Arbitragem: Há dificuldades no recrutamento e retenção de árbitros
Fernando Lhano, presidente do Conselho de Arbitragem da AFB, confessa que não é fácil nomear árbitros para o elevado número de jogos que se realizam todas as semanas. “Temos tido bastantes dificuldades naquilo que são as nomeações e em não repetir os árbitros nos jogos. Mas, é fruto da evolução da associação e dos campeonatos com mais jogos, mais competição e isso requer mais equipas de arbitragem”.

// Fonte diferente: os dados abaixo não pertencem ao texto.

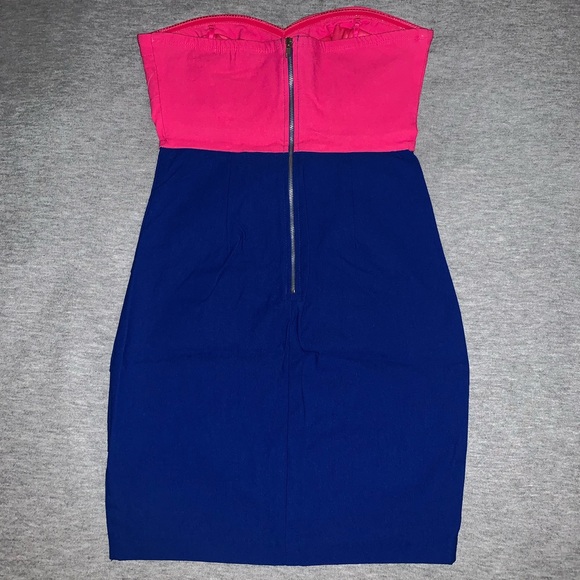 F21 | Strapless Pink/Blue Tube Dress - Small - Picture 3 of 3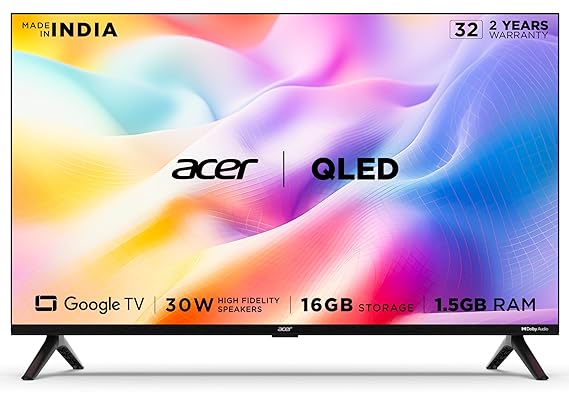 Open Box Unused Acer 80 cm (32 inches) V Series HD Ready Smart QLED Google TV AR32GR2841VQD Black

Mas, a dificuldade em recrutar árbitro não é um problema só da A.F. Bragança. “Isto é um problema transversal às outras associações de futebol. Tem havido uma grande dificuldade no recrutamento de árbitros. É um problema geral”, referiu Fernando Lhano.

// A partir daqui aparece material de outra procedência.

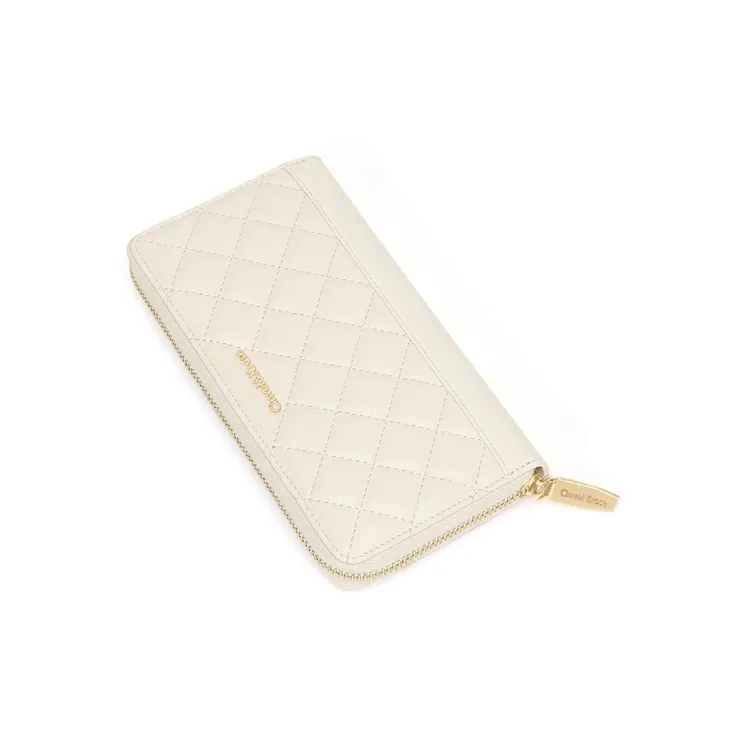 CinvaiKrose Calfskin With Microfiber Chanel Inspired Coin Purse, Clutch Wallet Women's Black-11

E o principal problema é a retenção de árbitros. “Vamos iniciar outro curso e temos bastantes candidatos, mas o difícil é, depois, mantê-los, ou seja fazer com que gostem e façam carreira, que os pode levar a outros patamares”.
Em femininos a dificuldade em recrutar é ainda maior. “Se já é difícil em masculinos em femininos a dificuldade é ainda maior. No último curso tivemos quatro candidatas a árbitras e neste também temos quatro ou cinco”.
Nos quadros nacionais da arbitragem, a A.F. Bragança conta com cinco árbitros, quatro no futebol e um no futsal. Para Fernando Lhano é um bom número, atendendo à realidade do distrito, mas acredita que é possível promover mais árbitros. “Olhando para a nossa realidade é um número simpático. Recordo que há bem pouco tempo tínhamos apenas um árbitro no nacional e agora temos quatro no futebol e um no futsal. É verdade que podíamos ter mais e vamos trabalhar para isso”.
João Afonso (Liga Profissional), Cláudio Miranda, Paulo Silva e Nuno Augusto são os árbitros de futebol da AFB nos nacionais. No futsal, a associação é representada por João Martins, que foi promovido à categoria C3.